# Next Foothill Flyers Summer Night Ride Sat August 20th



## fordmike65 (Aug 9, 2016)

Adjust that bottom bracket and replace that leaky tube for the next Monrovia Foothill Flyers Ride Saturday, August 20th. Summer's heating up, so we've switched to cooler evening rides. Meet up @~5pm at Library Park Old Town 321 South Myrtle. Plenty of coffee and snacks available at Coffee Bean, Starbucks and Merengue just down the street. Then we head out ~6pm for a leisurely ride around beautiful Monrovia at the foot of the gorgeous San Gabriel mountains. Then we stop at one of several bars or restaurants to get a bite to eat or a cocktail(s). Hope to see you there!

P.S.-Don't forget to bring a light in case we ride into the night.


----------



## Schwinn499 (Aug 10, 2016)

fordmike65 said:


> P.S.-Don't forget to bring a light in case we ride into the night.




Your a poet and dont even know it...


----------



## Pedal pushers (Aug 11, 2016)

fordmike65 said:


> Adjust that bottom bracket and replace that leaky tube for the next Monrovia Foothill Flyers Ride Saturday, August 20th. Summer's heating up, so we've switched to cooler evening rides. Meet up @~5pm at Library Park Old Town 321 South Myrtle. Plenty of coffee and snacks available at Coffee Bean, Starbucks and Merengue just down the street. Then we head out ~6pm for a leisurely ride around beautiful Monrovia at the foot of the gorgeous San Gabriel mountains. Then we stop at one of several bars or restaurants to get a bite to eat or a cocktail(s). Hope to see you there!
> 
> P.S.-Don't forget to bring a light in case we ride into the night.



I missed the last one. I'll try to make it this time. I love Monrovia rides


----------



## Schwinn499 (Aug 12, 2016)

We need a makeup sunday ride...i always work saturday evenings


----------



## Joe Buffardi (Aug 12, 2016)

Im so there!


----------



## fordmike65 (Aug 16, 2016)

Who's rolling with us this Saturday evening? Should be cooling down a bit by the weekend. Planning to hustle down the bike trail & then head up into the foothills via the San Gabriel River Trail. Bring your lights!

### BRIEF
Answer these questions about the ride thread:
(a) Where and at about what time do riders meet?
(b) By which trail does the August 16 post plan to head up into the foothills?
(c) What does Pedal pushers say they missed?

### STORED ROWS
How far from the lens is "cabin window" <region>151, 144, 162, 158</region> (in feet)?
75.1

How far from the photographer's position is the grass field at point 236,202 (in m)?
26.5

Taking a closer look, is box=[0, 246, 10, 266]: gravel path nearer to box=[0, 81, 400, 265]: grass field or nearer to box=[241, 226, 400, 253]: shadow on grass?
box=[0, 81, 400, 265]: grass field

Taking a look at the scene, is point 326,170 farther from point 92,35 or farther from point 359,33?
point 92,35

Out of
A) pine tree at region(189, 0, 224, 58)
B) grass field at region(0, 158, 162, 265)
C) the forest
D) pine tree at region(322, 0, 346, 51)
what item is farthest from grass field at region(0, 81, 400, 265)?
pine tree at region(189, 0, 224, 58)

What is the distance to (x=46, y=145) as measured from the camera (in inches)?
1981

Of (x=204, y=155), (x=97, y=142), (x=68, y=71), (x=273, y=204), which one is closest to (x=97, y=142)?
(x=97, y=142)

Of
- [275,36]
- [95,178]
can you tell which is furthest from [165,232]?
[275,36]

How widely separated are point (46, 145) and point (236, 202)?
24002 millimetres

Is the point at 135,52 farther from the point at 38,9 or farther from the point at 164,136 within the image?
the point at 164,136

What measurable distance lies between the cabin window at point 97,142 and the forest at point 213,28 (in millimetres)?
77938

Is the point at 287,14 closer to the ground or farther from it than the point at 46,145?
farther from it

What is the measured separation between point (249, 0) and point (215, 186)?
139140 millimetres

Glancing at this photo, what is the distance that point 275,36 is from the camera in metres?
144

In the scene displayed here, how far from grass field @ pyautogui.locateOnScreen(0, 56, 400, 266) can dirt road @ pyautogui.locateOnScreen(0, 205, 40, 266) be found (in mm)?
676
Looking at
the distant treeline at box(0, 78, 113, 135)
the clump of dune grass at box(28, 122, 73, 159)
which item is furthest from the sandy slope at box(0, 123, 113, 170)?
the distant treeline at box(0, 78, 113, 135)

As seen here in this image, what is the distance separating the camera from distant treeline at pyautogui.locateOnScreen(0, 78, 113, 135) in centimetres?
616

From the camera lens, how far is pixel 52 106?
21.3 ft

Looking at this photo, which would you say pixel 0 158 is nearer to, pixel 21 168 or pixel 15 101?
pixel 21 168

...

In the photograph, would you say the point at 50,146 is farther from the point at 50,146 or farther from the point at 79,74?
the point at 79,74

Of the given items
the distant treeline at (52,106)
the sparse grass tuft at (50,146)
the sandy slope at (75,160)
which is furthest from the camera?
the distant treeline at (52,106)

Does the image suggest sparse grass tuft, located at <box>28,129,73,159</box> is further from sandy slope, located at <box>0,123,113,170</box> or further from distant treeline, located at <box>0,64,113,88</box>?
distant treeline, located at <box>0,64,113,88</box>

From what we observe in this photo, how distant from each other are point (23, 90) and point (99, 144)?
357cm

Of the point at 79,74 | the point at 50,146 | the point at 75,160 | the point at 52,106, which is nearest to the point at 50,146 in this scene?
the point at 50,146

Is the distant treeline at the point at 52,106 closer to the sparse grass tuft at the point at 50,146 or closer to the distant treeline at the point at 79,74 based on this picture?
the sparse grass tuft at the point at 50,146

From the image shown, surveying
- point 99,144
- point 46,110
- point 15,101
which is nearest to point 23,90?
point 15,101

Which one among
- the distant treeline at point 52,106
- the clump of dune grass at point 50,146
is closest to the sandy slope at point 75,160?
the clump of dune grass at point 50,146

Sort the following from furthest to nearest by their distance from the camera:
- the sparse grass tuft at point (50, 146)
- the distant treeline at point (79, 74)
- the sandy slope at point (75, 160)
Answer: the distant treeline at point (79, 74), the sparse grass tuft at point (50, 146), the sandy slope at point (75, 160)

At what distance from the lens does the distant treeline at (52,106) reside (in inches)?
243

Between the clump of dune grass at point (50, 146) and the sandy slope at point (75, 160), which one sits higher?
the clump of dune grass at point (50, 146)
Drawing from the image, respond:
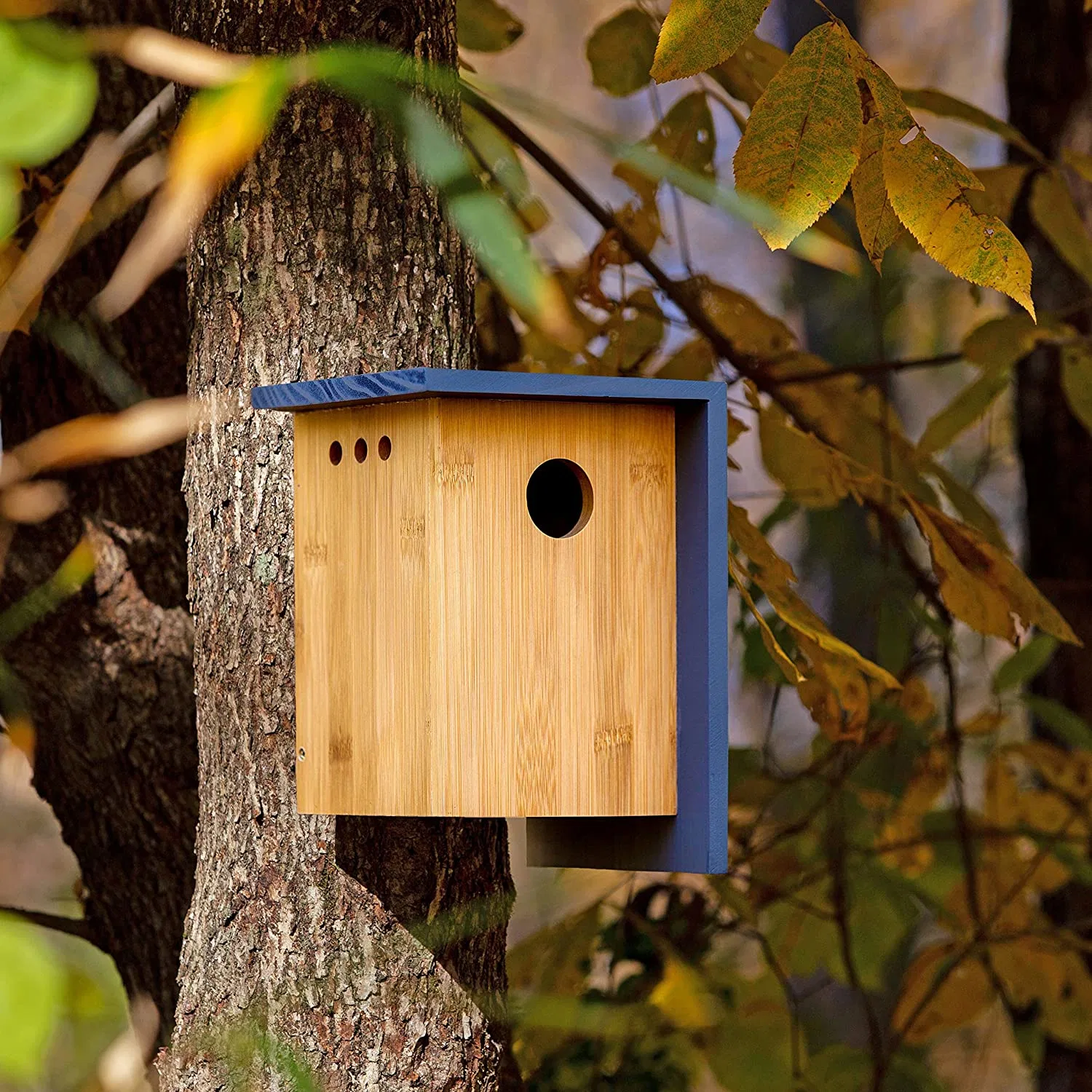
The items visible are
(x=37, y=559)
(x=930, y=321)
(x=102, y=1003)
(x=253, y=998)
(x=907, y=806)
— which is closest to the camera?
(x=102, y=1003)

==

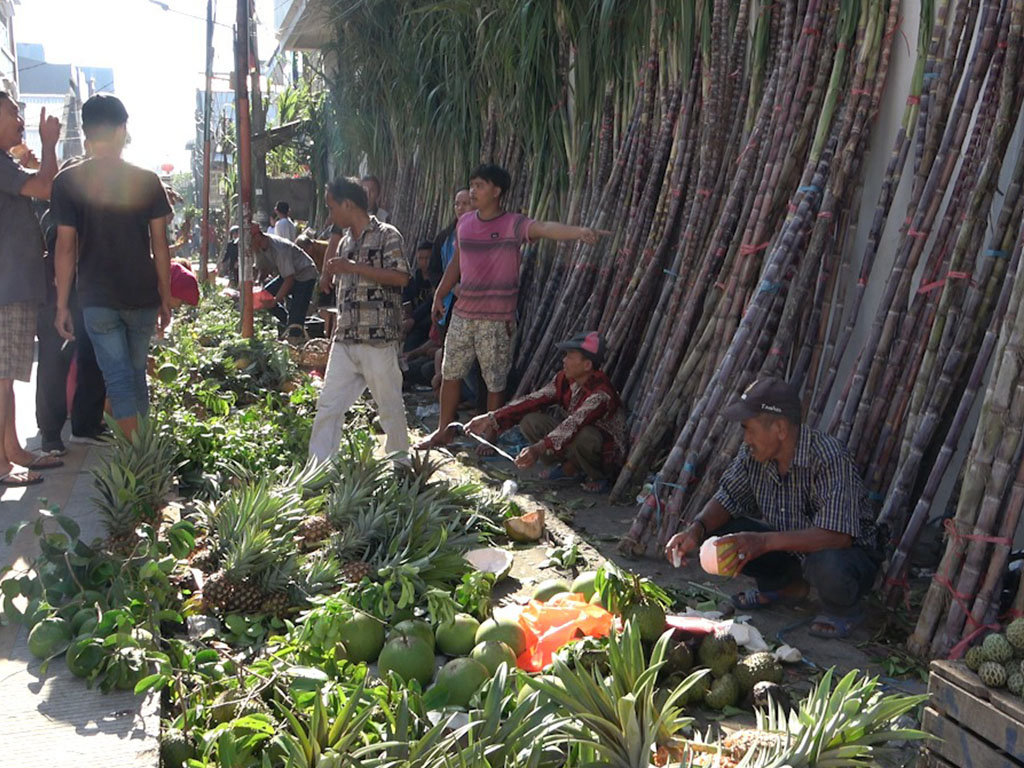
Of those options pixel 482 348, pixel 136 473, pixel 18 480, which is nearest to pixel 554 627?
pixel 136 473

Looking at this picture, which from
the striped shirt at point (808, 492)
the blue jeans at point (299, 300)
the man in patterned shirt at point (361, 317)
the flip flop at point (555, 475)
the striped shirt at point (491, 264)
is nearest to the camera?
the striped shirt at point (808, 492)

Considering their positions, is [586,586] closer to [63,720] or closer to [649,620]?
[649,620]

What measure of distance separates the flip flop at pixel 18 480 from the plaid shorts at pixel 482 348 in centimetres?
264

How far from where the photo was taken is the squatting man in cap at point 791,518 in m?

### RESULT BELOW
(a) At Library Park Old Town, 321 South Myrtle, at about 5pm.
(b) The San Gabriel River Trail.
(c) The last ride.